- _Things to do_:
a) In the DNS forum thread, what is the helo value?
b) Could you copy the listing word for word, beginning at the line that contains "Given [479,897], [755,346], [398,760], which" and continuing through the end of the listing, leaving out any pictures?

— Start Document text —

Whoahhh...another oddity: as a test I restarted the name service on my local system that did resolve the reverse lookup and now it no longer does! And on my desktop here I can resolve 199.26.150.15 and 199.26.150.16, but not 199.26.150.17, yet now on the system with the restarted name service I can resolve none of these. There's something strange going on. 

OK, now I'm getting lost answers from another (a remote) system. I think there is definitely some kind of DNS problem.

Chris

----------

## crkpipe

That is correct.  The helo value is filter.eschoolsolutions.com

I see you are seeing the same bizaar problems I am.  I too can resolve the address forward and backwards.  What I am wondering if is perhaps the DNS has not propogated properly for whatever reason and the server is bouncing it as a relay because like you are experiencing, it cannot resolve the reverse lookup.  

I am baffeled, as from my DNS servers all is pointing and resolving correctly.  If it is an issue with DNS propogation, I would be curious about how to get to the root of that problem.

As always, thanks for any help, ideas, suggestions in advance.

----------

## crkpipe

darkphader et al,

Thanks for your help.  After reading your post and thinking about the results you were revieving . .  I figured out what was going wrong.  It was definately DNS like you said.  what was happening was,  our DNS server replication was not working so the slave server did not have updated entries from the master for quite some time, and when we updated the entry for "filter" it was never propogated to the slave.  When doing the lookup, the query went to our 2ndary DNS server which did not have the correct record, which was why the IP LOOKUP was failing b/c for some reason it was only being directed to the incorrect server.  When I updated the records the mail went right on through.

Thanks to all who got me looking in the right direction.

 :Very Happy: 

----------

— End Document text —
— Start Supplied records —

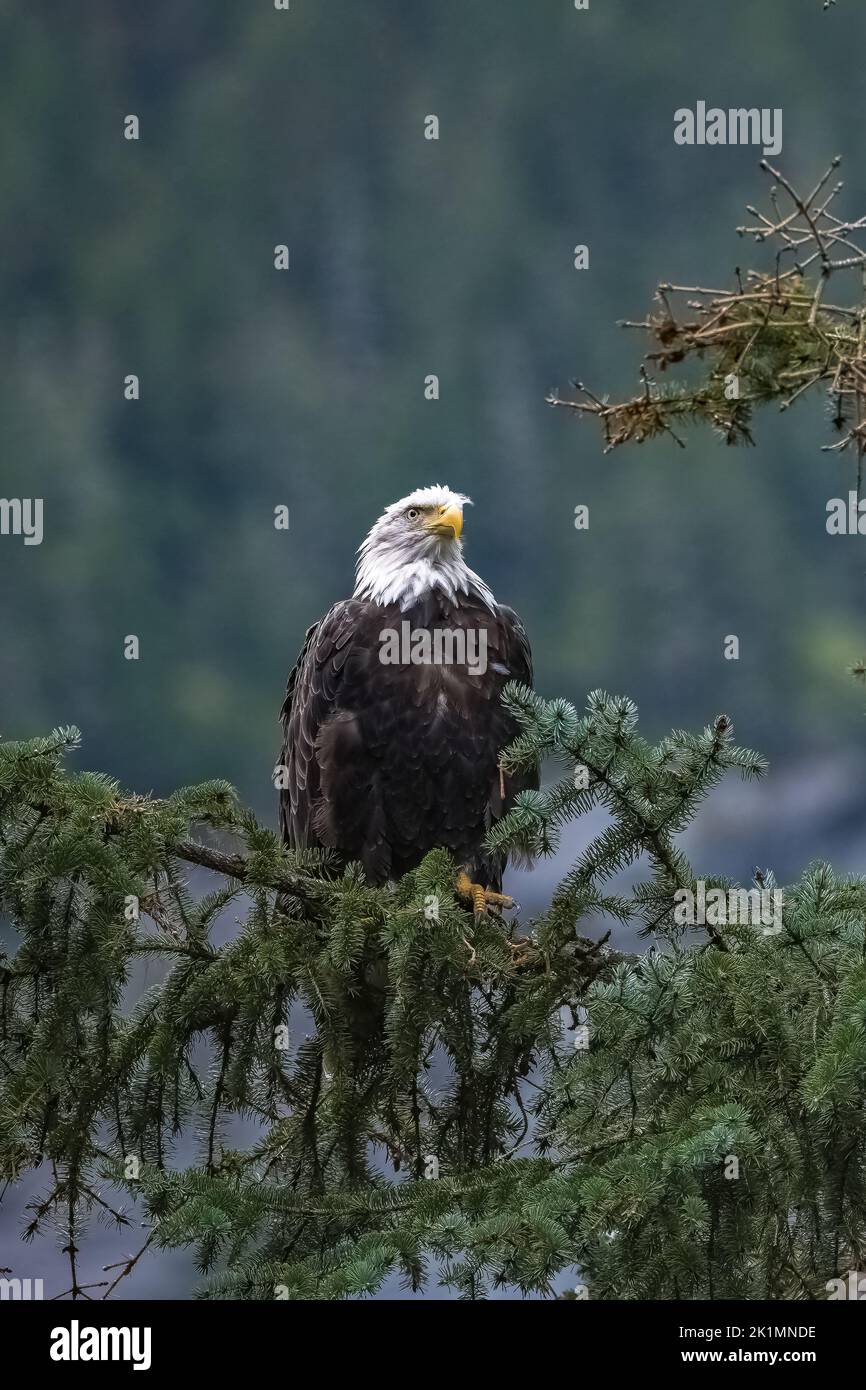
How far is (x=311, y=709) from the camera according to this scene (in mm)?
5414

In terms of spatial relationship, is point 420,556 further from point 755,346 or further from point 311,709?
point 755,346

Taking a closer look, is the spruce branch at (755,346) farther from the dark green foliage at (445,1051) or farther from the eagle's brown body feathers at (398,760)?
the eagle's brown body feathers at (398,760)

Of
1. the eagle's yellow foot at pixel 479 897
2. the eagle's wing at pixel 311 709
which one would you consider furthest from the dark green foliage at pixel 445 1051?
the eagle's wing at pixel 311 709

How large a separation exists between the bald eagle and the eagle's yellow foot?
37mm

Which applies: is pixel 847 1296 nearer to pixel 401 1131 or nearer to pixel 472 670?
pixel 401 1131

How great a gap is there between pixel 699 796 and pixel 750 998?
0.49 m

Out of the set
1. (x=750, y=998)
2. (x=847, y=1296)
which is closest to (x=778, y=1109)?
(x=750, y=998)

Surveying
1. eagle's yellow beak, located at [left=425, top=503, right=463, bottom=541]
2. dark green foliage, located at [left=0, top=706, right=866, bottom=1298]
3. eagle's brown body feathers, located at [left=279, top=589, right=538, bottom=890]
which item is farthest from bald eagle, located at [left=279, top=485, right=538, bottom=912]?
dark green foliage, located at [left=0, top=706, right=866, bottom=1298]

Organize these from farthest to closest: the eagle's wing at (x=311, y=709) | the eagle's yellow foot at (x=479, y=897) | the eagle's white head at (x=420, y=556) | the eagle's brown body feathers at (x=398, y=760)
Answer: the eagle's white head at (x=420, y=556)
the eagle's wing at (x=311, y=709)
the eagle's brown body feathers at (x=398, y=760)
the eagle's yellow foot at (x=479, y=897)

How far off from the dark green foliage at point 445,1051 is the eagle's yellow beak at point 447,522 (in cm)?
161

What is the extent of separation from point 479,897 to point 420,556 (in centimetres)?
139

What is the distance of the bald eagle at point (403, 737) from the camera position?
17.3 feet

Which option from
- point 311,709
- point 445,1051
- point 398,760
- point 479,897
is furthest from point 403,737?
point 445,1051

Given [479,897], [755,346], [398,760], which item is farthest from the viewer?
[398,760]
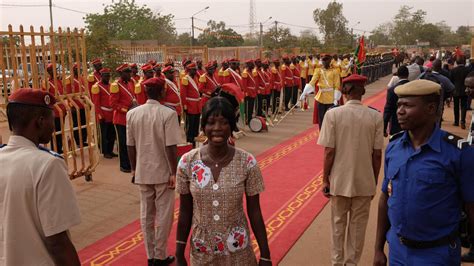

— End Supplied records —

- _Results in order_:
a) filter.eschoolsolutions.com

b)
Given [479,897], [755,346], [398,760], which item is farthest from the viewer?
[398,760]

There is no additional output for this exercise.